2. *Security and integrity depend on internal expertise*
Networked election systems have a “complex attack surface that malicious actors actively exploit”. Cyber, physical, and insider threats all target the digital layer.
IT professionals in key roles can:
– Design for verifiability and end-to-end audits, not just convenience.
– Spot insecure configurations before deployment.
– Respond to incidents in real time instead of waiting for a vendor.
– Ensure there’s no regulatory vacuum on cybersecurity standards.
Without them, you’re running critical infrastructure without the equivalent of a security team. That’s why experts argue IT security is “vital for the democratic process”.
3. *Trust is built on verifiability, not promises*
Digitisation was supposed to increase transparency and trust. In practice, when IT isn’t in the room, the opposite happens. In Nigeria 2023, only 30% of results appeared online despite a manual count claim, and it fuelled accusations of tampering. In Kenya 2013, a transmission failure and a bug that multiplied disqualified ballots 8x led to the Supreme Court annulling the result.
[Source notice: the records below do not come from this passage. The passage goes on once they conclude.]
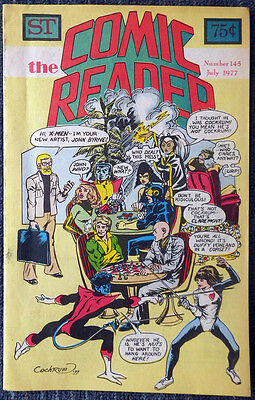 The Comic Reader #145 - 1977 Newzine - Dave Cockrum cover of John Byrne & X-Men!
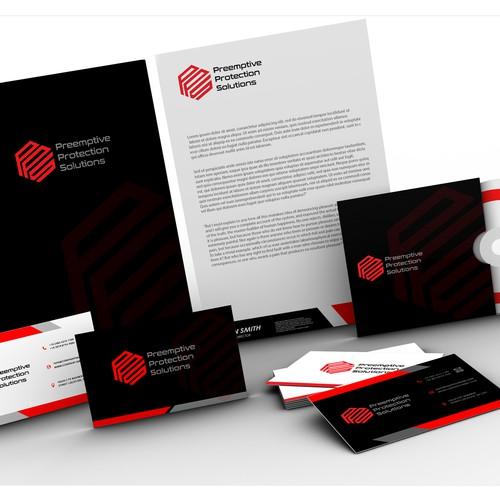 Runner-up design by dizajntitan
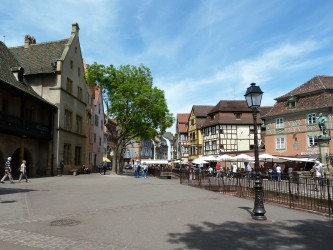 Quartier historique de Colmar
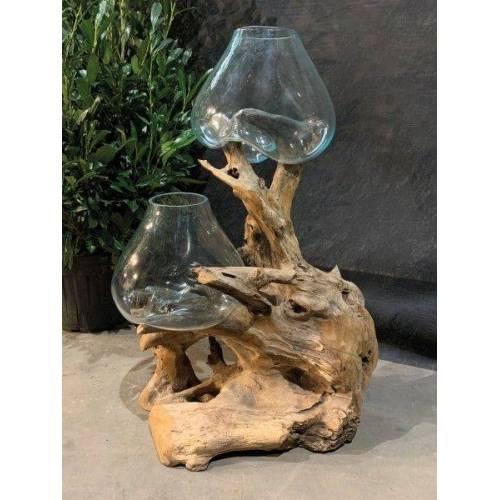 GK Glas auf Wurzel 2 Gläser
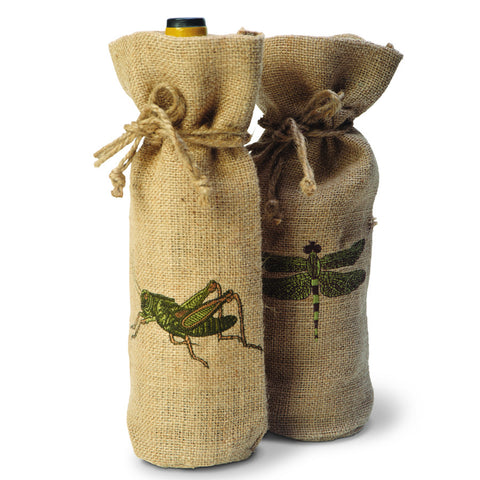Burlap Dragonfly Wine Bottle Holder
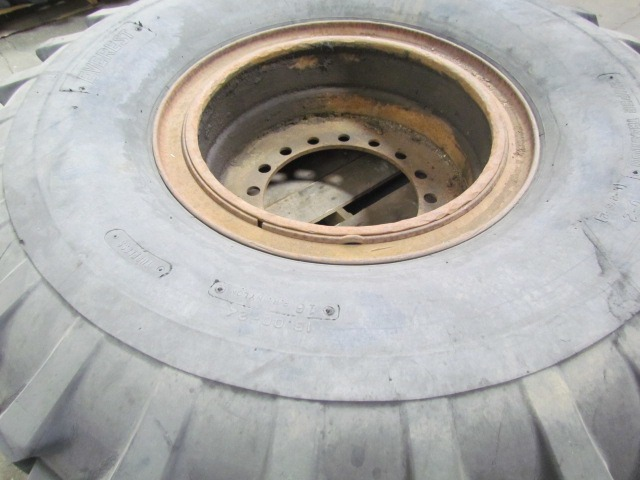 Tractor Rims 16 9 24 : Super traction industrial tractor loader lug tire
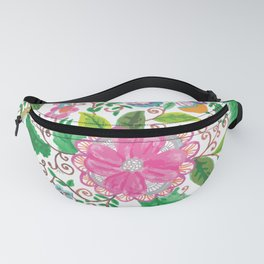 Hand made watercolor pink agate green floral Fanny Pack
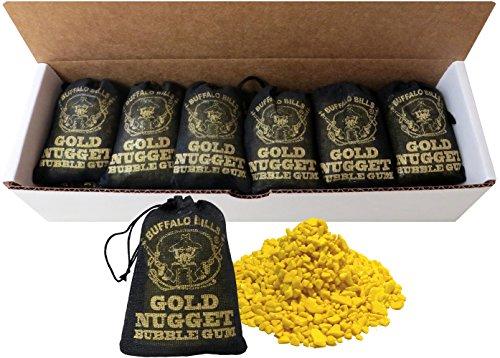 Buffalo Bills Gold Nugget Bubble Gum 15-Ct Boxes (15 black 2oz burlap bags of gold nugget gum)]()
IT professionals can build systems where the public can verify outcomes without trusting a black box. That means open standards, reproducible counts, and clear audit trails—things that only happen if someone inside the EMB owns them.
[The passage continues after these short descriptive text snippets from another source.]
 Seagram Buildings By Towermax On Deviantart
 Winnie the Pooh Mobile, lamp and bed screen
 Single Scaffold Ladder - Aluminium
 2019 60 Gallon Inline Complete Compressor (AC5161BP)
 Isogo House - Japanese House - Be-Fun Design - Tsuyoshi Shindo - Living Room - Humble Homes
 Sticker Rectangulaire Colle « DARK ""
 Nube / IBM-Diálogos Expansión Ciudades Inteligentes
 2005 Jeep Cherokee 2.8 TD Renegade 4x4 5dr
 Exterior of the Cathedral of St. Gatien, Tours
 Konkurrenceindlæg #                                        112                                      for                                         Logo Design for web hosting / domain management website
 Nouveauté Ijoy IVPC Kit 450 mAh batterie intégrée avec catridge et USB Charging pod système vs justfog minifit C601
4. *Procurement and vendor management need technical parity*
Outsourcing is useful, but “an uneven relationship between big IT companies and less knowledgeable government agencies” creates risk. When EMB leaders don’t understand the tech, contracts get written around vendor convenience, not electoral integrity.
Strategic inclusion puts IT professionals on procurement committees and vendor oversight boards. They can evaluate whether a system meets functional, security, and audit requirements, and hold vendors accountable. E-elections should “never be fully outsourced to commercial suppliers”.
5. *Operational resilience on election day*
Election day is unforgiving. Systems fail under load, devices overheat, networks drop. Polling officers trained only on user manuals can’t fix it.
IT professionals in regional and national operations centers can:
– Monitor system health in real time.
– Deploy patches or workarounds without waiting.
– Prevent a local failure from becoming a national legitimacy crisis.
Nigeria’s polling officers had to collect fuel money to cool overheating machines because there was no technical contingency plan.
What “mandatory and strategic inclusion” looks like in practice:
1. *Embed CTO/CISO roles* in the EMB with authority equal to legal and finance leads.
2. *Require technical sign-off* on all system design, procurement, and change requests.
3. *Build internal testing and audit teams* so the EMB isn’t dependent on vendor claims.
4. *Create a technical incident response unit* that operates during the election cycle.
5. *Mandate knowledge transfer* so EMB staff, not just contractors, understand the system.
*Bottom line:* A digitally delivered electoral framework makes IT infrastructure part of the electoral process itself. If you exclude IT professionals from key positions, you’re designing a system you can’t verify, defend, or explain. The result isn’t just technical failure—it’s a legitimacy failure that undermines the election’s purpose.